Modeled on a real-life unsolved mystery, this is a complex story in which murder and politics in postwar Greece resurface to change the life of a bright teenage boy who's been going off the rails.
Greek writer Nikolaidou’s first work to be translated into English uses as its springboard a fictionalized version of a 20th-century cause célèbre: the drowning of well-connected U.S. journalist George Polk, who was on the trail of government corruption and misappropriated aid in Greece in 1948. Under pressure to find a culprit, the police arrest and torture a journalist, Manolis Gris, forcing a confession from him which will result in a life sentence. Nikolaidou considers these events from the perspective of people at the time and others more than half a century later, notably that of Minas Georgiou. Minas' wily schoolmaster gave him the project of re-examining the Gris case after the boy's surprising announcement that he's not going to apply for a place at university. What emerges is a fragmentary story, assembled and enlarged by the voices and lives of surrounding, connected characters, notably female ones: sisters, wives and mothers. Gris’ mother is a widow with four children to support, all of whose fortunes will be blighted by history. Minas’ grandmother was once loved by Dinopoulos, the lawyer who represented Gris and plea-bargained for him, saving his life.

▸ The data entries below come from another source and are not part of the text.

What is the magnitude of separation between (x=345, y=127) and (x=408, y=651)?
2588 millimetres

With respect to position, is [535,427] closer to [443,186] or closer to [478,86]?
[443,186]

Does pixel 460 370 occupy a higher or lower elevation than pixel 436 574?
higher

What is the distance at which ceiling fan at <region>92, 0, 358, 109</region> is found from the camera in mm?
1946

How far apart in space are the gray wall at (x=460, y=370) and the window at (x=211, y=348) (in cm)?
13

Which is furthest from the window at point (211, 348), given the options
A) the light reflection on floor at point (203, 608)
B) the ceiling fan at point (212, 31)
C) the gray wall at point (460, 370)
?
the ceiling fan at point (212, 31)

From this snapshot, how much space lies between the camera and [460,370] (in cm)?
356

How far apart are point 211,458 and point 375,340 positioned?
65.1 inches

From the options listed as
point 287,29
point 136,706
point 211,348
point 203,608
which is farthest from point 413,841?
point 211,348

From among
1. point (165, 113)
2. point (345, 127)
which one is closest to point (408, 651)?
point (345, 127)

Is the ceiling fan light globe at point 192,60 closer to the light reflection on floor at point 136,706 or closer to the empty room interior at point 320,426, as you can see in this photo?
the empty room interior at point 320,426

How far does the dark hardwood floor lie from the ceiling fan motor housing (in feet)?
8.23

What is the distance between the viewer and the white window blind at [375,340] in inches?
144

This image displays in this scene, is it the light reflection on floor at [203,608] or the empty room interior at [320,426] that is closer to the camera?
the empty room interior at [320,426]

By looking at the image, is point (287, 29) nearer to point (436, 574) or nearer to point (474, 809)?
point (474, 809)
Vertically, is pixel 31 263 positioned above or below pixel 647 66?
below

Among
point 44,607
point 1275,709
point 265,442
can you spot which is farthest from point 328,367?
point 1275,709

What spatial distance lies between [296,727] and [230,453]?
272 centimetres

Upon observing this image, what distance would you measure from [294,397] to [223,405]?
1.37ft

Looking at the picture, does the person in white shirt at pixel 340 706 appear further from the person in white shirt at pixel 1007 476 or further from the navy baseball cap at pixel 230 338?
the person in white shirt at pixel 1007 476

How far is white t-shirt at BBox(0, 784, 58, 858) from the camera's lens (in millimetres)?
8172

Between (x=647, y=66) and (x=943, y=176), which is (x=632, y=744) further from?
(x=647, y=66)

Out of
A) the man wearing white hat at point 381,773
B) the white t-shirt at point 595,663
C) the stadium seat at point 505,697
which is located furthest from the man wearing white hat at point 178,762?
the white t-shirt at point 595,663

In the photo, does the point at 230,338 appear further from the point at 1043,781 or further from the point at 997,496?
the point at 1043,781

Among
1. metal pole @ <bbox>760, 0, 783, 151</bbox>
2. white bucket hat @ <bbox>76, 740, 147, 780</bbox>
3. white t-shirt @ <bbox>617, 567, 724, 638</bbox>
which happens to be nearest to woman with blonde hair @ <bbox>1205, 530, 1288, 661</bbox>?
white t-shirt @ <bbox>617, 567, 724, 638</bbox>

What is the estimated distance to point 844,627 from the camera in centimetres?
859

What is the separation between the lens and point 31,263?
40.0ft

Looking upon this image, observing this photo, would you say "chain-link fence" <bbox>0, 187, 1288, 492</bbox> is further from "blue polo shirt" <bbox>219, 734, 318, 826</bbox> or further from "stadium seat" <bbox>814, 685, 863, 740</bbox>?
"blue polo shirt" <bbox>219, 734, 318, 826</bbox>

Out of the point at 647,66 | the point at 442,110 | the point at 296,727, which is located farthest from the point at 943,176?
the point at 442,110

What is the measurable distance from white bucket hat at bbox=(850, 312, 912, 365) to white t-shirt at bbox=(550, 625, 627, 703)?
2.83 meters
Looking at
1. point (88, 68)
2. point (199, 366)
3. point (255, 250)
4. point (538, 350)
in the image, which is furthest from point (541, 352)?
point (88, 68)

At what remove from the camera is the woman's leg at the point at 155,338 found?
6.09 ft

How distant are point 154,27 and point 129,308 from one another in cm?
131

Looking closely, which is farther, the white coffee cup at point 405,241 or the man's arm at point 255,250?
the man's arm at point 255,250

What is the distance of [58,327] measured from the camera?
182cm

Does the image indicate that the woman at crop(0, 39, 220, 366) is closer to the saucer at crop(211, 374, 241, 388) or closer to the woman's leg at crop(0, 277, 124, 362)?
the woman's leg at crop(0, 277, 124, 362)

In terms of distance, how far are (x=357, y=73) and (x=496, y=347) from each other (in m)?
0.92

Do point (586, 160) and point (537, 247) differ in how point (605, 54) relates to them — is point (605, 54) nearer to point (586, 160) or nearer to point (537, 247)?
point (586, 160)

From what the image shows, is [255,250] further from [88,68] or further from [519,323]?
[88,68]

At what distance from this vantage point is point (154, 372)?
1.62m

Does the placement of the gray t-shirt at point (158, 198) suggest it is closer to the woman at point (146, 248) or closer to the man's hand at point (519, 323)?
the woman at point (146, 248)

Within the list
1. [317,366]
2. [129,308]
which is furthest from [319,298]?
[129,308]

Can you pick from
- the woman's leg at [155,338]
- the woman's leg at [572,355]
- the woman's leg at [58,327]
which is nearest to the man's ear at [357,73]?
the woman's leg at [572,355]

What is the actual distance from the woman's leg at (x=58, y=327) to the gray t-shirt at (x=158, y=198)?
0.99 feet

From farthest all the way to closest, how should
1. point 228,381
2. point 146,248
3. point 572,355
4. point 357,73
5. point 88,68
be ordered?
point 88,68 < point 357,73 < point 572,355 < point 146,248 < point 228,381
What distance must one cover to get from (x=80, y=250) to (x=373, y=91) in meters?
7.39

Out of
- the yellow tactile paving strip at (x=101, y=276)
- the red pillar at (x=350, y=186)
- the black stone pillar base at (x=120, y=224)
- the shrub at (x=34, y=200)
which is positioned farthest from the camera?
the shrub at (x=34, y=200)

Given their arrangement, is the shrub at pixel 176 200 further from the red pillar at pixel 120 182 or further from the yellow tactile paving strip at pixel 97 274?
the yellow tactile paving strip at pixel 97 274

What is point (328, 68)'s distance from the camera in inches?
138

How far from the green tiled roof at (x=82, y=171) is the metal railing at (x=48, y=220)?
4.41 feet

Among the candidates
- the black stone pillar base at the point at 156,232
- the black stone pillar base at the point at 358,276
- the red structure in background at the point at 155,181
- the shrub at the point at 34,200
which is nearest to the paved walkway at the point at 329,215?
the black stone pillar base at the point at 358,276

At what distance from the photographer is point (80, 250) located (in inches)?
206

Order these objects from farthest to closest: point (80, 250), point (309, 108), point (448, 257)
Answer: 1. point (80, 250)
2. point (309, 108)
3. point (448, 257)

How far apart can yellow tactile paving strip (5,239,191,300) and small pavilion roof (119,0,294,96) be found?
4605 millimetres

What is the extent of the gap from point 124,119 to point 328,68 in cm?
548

Ultimately Minas’ project doesn’t solve the Gris enigma but does inspire the boy—who now finds himself in the midst of Greece’s financial crisis—to return to his studies, newly alive to the recurrent hypocrisies of “ideas above lives, the country above its people.”
More context would have helped international readers understand the Greek civil war and the country’s education system; without it, it’s harder to appreciate this carefully orchestrated tale of political expediency.